Indiana

Education, From The Capitol To The Classroom

Remember The State Board Motion That Led To Superintendent Ritz’s Walkout? Attorney General Says It Was OK

State superintendent Glenda Ritz speaks to State Board of Education member Brad Oliver after returning from a recess during which her staff and representatives of the Center for Education and Career Innovation hashed out a motion for the panel to approve a conceptual framework for a new A-F grading system.

Kyle Stokes / StateImpact Indiana

State superintendent Glenda Ritz speaks to State Board of Education member Brad Oliver after returning from a recess during which her staff and representatives of the Center for Education and Career Innovation hashed out a motion for the panel to approve a conceptual framework for a new A-F grading system.

It’s the motion that shut down the Nov. 13 meeting of the State Board of Education.

When members of the panel attempted to pass it three weeks ago, state superintendent Glenda Ritz walked out of the meeting rather than allow the board’s attempt to force its passage.

The motion would have brought in the staff of Governor Mike Pence’s new education agency to review the Common Core State Standards. Ritz blocked it because she was sure was “improper” and would violate state law — not to mention undercut her Department of Education.

And that motion was proper after all, staff for Indiana’s Attorney General told Ritz and board members Thursday.

The decision may come three weeks after the fact, but it’s a victory for the member who made the motion, Brad Oliver, and remains relevant as a deadline for approving new standards draws closer.

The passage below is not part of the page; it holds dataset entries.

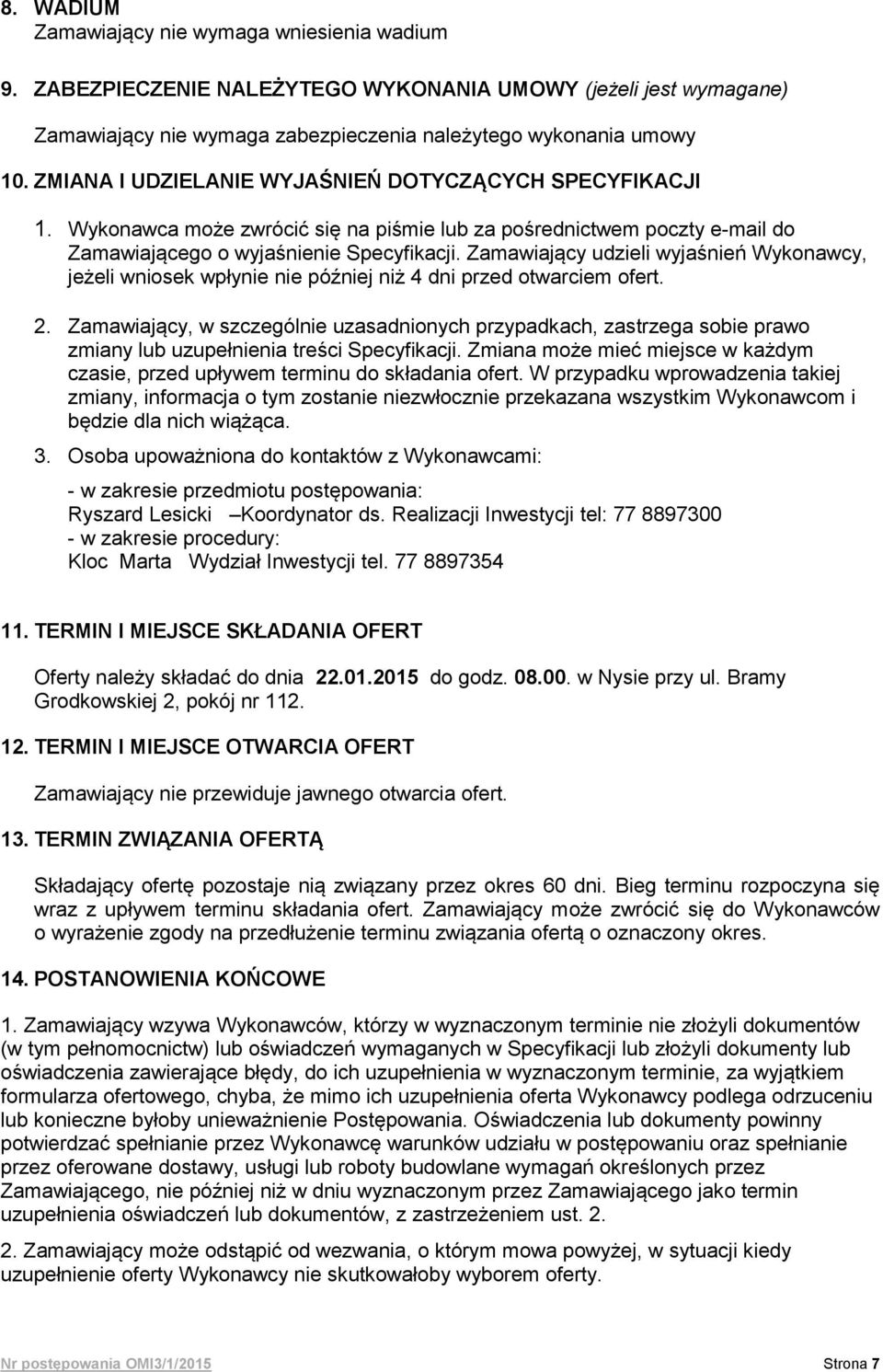 8. WADIUM
Zamawiający nie wymaga wniesienia wadium

9. ZABEZPIECZENIE NALEŻYTEGO WYKONANIA UMOWY (jeżeli jest wymagane)

Zamawiający nie wymaga zabezpieczenia należytego wykonania umowy

10. ZMIANA I UDZIELANIE WYJAŚNIEŃ DOTYCZĄCYCH SPECYFIKACJI

1. Wykonawca może zwrócić się na piśmie lub za pośrednictwem poczty e-mail do Zamawiającego o wyjaśnienie Specyfikacji. Zamawiający udzieli wyjaśnień Wykonawcy, jeżeli wniosek wpłynie nie później niż 4 dni przed otwarciem ofert.

2. Zamawiający, w szczególnie uzasadnionych przypadkach, zastrzega sobie prawo zmiany lub uzupełnienia treści Specyfikacji. Zmiana może mieć miejsce w każdym czasie, przed upływem terminu do składania ofert. W przypadku wprowadzenia takiej zmiany, informacja o tym zostanie niezwłocznie przekazana wszystkim Wykonawcom i będzie dla nich wiążąca.

3. Osoba upoważniona do kontaktów z Wykonawcami:

- w zakresie przedmiotu postępowania:
Ryszard Lesicki –Koordynator ds. Realizacji Inwestycji tel: 77 8897300
- w zakresie procedury:
Kloc Marta Wydział Inwestycji tel. 77 8897354

11. TERMIN I MIEJSCE SKŁADANIA OFERT

Oferty należy składać do dnia 22.01.2015 do godz. 08.00. w Nysie przy ul. Bramy Grodkowskiej 2, pokój nr 112.

12. TERMIN I MIEJSCE OTWARCIA OFERT

Zamawiający nie przewiduje jawnego otwarcia ofert.

13. TERMIN ZWIĄZANIA OFERTĄ

Składający ofertę pozostaje nią związany przez okres 60 dni. Bieg terminu rozpoczyna się wraz z upływem terminu składania ofert. Zamawiający może zwrócić się do Wykonawców o wyrażenie zgody na przedłużenie terminu związania ofertą o oznaczony okres.

14. POSTANOWIENIA KOŃCOWE

1. Zamawiający wzywa Wykonawców, którzy w wyznaczonym terminie nie złożyli dokumentów (w tym pełnomocnictw) lub oświadczeń wymaganych w Specyfikacji lub złożyli dokumenty lub oświadczenia zawierające błędy, do ich uzupełnienia w wyznaczonym terminie, za wyjątkiem formularza ofertowego, chyba, że mimo ich uzupełnienia oferta Wykonawcy podlega odrzuceniu lub konieczne byłoby unieważnienie Postępowania. Oświadczenia lub dokumenty powinny potwierdzać spełnianie przez Wykonawcę warunków udziału w postępowaniu oraz spełnianie przez oferowane dostawy, usługi lub roboty budowlane wymagań określonych przez Zamawiającego, nie później niż w dniu wyznaczonym przez Zamawiającego jako termin uzupełnienia oświadczeń lub dokumentów, z zastrzeżeniem ust. 2.

2. Zamawiający może odstąpić od wezwania, o którym mowa powyżej, w sytuacji kiedy uzupełnienie oferty Wykonawcy nie skutkowałoby wyborem oferty.

Nr postępowania OMI3/1/2015 Strona 7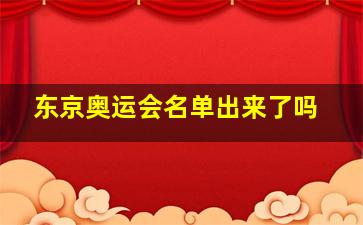 东京奥运会名单出来了吗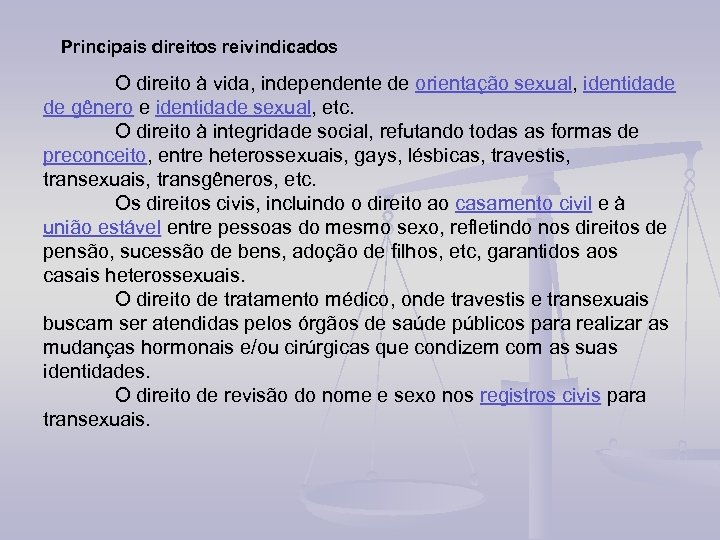 Principais direitos reivindicados

O direito à vida, independente de orientação sexual, identidade de gênero e identidade sexual, etc.

O direito à integridade social, refutando todas as formas de preconceito, entre heterossexuais, gays, lésbicas, travestis, transexuais, transgêneros, etc.

Os direitos civis, incluindo o direito ao casamento civil e à união estável entre pessoas do mesmo sexo, refletindo nos direitos de pensão, sucessão de bens, adoção de filhos, etc, garantidos aos casais heterossexuais.

O direito de tratamento médico, onde travestis e transexuais buscam ser atendidas pelos órgãos de saúde públicos para realizar as mudanças hormonais e/ou cirúrgicas que condizem com as suas identidades.

O direito de revisão do nome e sexo nos registros civis para transexuais.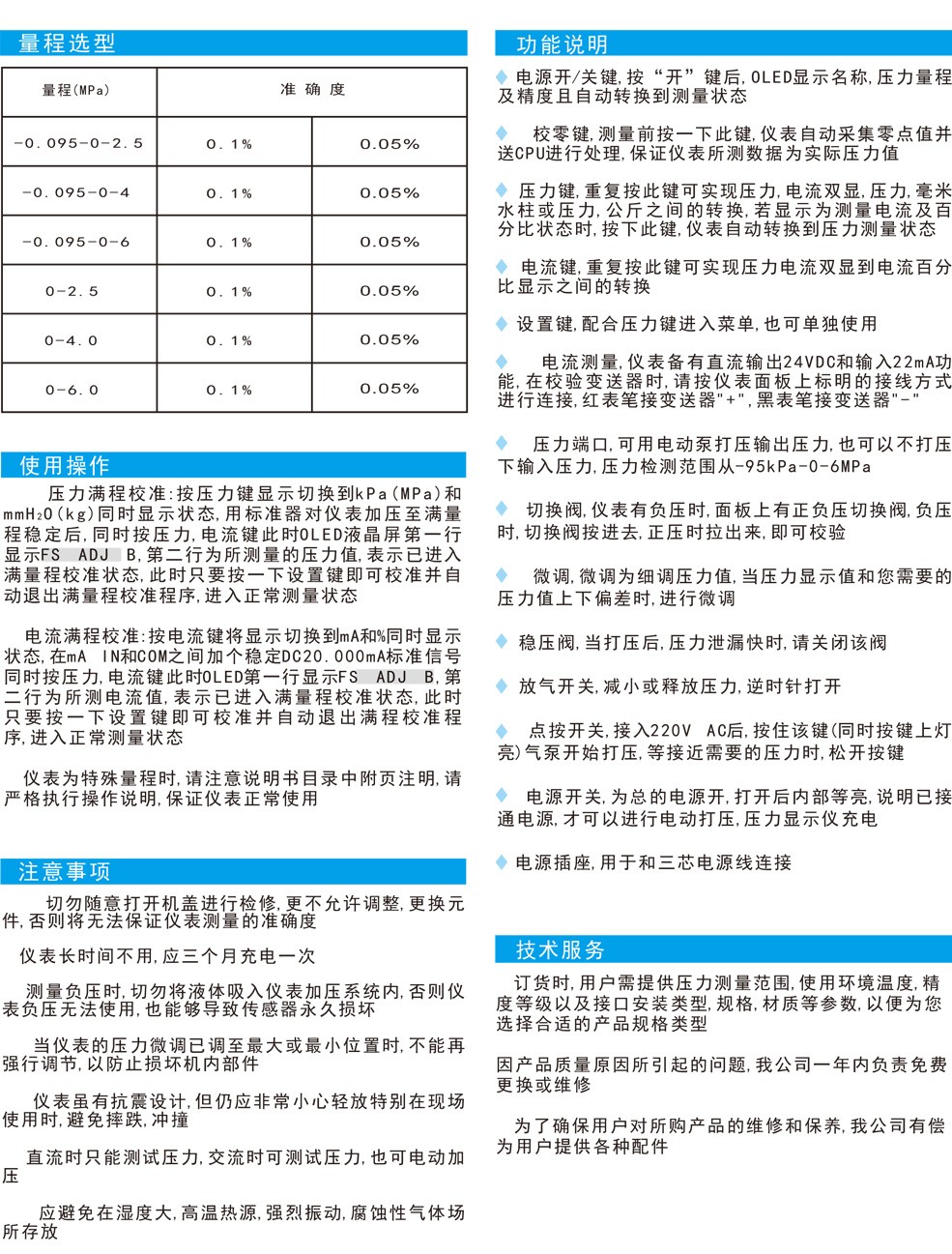 量程选型

| 量程(MPa) | 准 确 度 | |
|---|---|---|
| -0.095-0-2.5 | 0.1% | 0.05% |
| -0.095-0-4 | 0.1% | 0.05% |
| -0.095-0-6 | 0.1% | 0.05% |
| 0-2.5 | 0.1% | 0.05% |
| 0-4.0 | 0.1% | 0.05% |
| 0-6.0 | 0.1% | 0.05% |

使用操作

压力满程校准:按压力键显示切换到kPa(MPa)和mmH₂O(kg)同时显示状态,用标准器对仪表加压至满量程稳定后,同时按压力,电流键此时OLED液晶屏第一行显示FS ADJ B,第二行为所测量的压力值,表示已进入满量程校准状态,此时只要按一下设置键即可校准并自动退出满量程校准程序,进入正常测量状态

电流满程校准:按电流键将显示切换到mA和%同时显示状态,在mA IN和COM之间加个稳定DC20.000mA标准信号同时按压力,电流键此时OLED第一行显示FS ADJ B,第二行为所测电流值,表示已进入满量程校准状态,此时只要按一下设置键即可校准并自动退出满程校准程序,进入正常测量状态

仪表为特殊量程时,请注意说明书目录中附页注明,请严格执行操作说明,保证仪表正常使用

注意事项

切勿随意打开机盖进行检修,更不允许调整,更换元件,否则将无法保证仪表测量的准确度

仪表长时间不用,应三个月充电一次

测量负压时,切勿将液体吸入仪表加压系统内,否则仪表负压无法使用,也能够导致传感器永久损坏

当仪表的压力微调已调至最大或最小位置时,不能再强行调节,以防止损坏机内部件

仪表虽有抗震设计,但仍应非常小心轻放特别在现场使用时,避免摔跌,冲撞

直流时只能测试压力,交流时可测试压力,也可电动加压

应避免在湿度大,高温热源,强烈振动,腐蚀性气体场所存放

功能说明

◆ 电源开/关键,按“开”键后,OLED显示名称,压力量程及精度且自动转换到测量状态

◆ 校零键,测量前按一下此键,仪表自动采集零点值并送CPU进行处理,保证仪表所测数据为实际压力值

◆ 压力键,重复按此键可实现压力,电流双显,压力,毫米水柱或压力,公斤之间的转换,若显示为测量电流及百分比状态时,按下此键,仪表自动转换到压力测量状态

◆ 电流键,重复按此键可实现压力电流双显到电流百分比显示之间的转换

◆ 设置键,配合压力键进入菜单,也可单独使用

◆ 电流测量,仪表备有直流输出24VDC和输入22mA功能,在校验变送器时,请按仪表面板上标明的接线方式进行连接,红表笔接变送器"+",黑表笔接变送器"-"

◆ 压力端口,可用电动泵打压输出压力,也可以不打压下输入压力,压力检测范围从-95kPa-0-6MPa

◆ 切换阀,仪表有负压时,面板上有正负压切换阀,负压时,切换阀按进去,正压时拉出来,即可校验

◆ 微调,微调为细调压力值,当压力显示值和您需要的压力值上下偏差时,进行微调

◆ 稳压阀,当打压后,压力泄漏快时,请关闭该阀

◆ 放气开关,减小或释放压力,逆时针打开

◆ 点按开关,接入220V AC后,按住该键(同时按键上灯亮)气泵开始打压,等接近需要的压力时,松开按键

◆ 电源开关,为总的电源开,打开后内部等亮,说明已接通电源,才可以进行电动打压,压力显示仪充电

◆ 电源插座,用于和三芯电源线连接

技术服务

订货时,用户需提供压力测量范围,使用环境温度,精度等级以及接口安装类型,规格,材质等参数,以便为您选择合适的产品规格类型

因产品质量原因所引起的问题,我公司一年内负责免费更换或维修

为了确保用户对所购产品的维修和保养,我公司有偿为用户提供各种配件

The State Board must approve a set of academic standards by July 1, 2014. With state political leaders growing increasingly chilly toward the Common Core standards, Oliver made the motion because he was worried the State Board was getting behind in its review.

Ritz told StateImpact this week she felt the board would have plenty of time to wrap up their standards review before the beginning of next school year and could vote on them in April.

But some board members’ doubts are creeping about whether that timeline is realistic. That’s why Oliver made the motion on Nov. 13.

“I am genuinely concerned about the board’s ability to meet its obligation,” Oliver said during the meeting. That’s when he offered the motion in question, which would’ve authorized the staff of the board — part of the newly-created Center for Education and Career Innovation — to seek the advice of experts in higher education as part of a review of the standards.

Ritz says that would encroach on duties state law required her Department of Education to perform. Here’s what she said at the meeting:

I don’t care if you organize your public hearings [as the Common Core review legislation requires]… You can go forth and you can do that, and honestly, you can do it anytime you want to. I don’t even need to be play a role in that… But regarding the process that is outlined in statute that the department does? We gather the input. From the K-12 and the postsecondary subject matter teachers. We are conducting the review process. There’s a reason for the check-and-balance that we have regarding standards — because there’s supposed to be a check and balance.

The Attorney General’s advisory opinion rejected that interpretation of the law, saying the State Board can reach out to teachers, subject matter experts and third-party advisors without infringing on each others’ statutorily-required duties.

“This conclusion does not comment on whether such an expenditure of resources is wise or the best approach given all of the relevant considerations and circumstances,” says Matt Light, a lawyer in the Attorney General’s office. But, he adds, “we do conclude… that the Board can choose to pursue this process if it deems it appropriate.

According to Light, the law Ritz cited refers to the process by which the Department reviews state standards on a regular basis. But the Common Core “pause” law the General Assembly passed last spring provided a special case. It’s a “one-time process,” Light writes, “by which the Board must conduct a comprehensive evaluation of the Common Core standards.”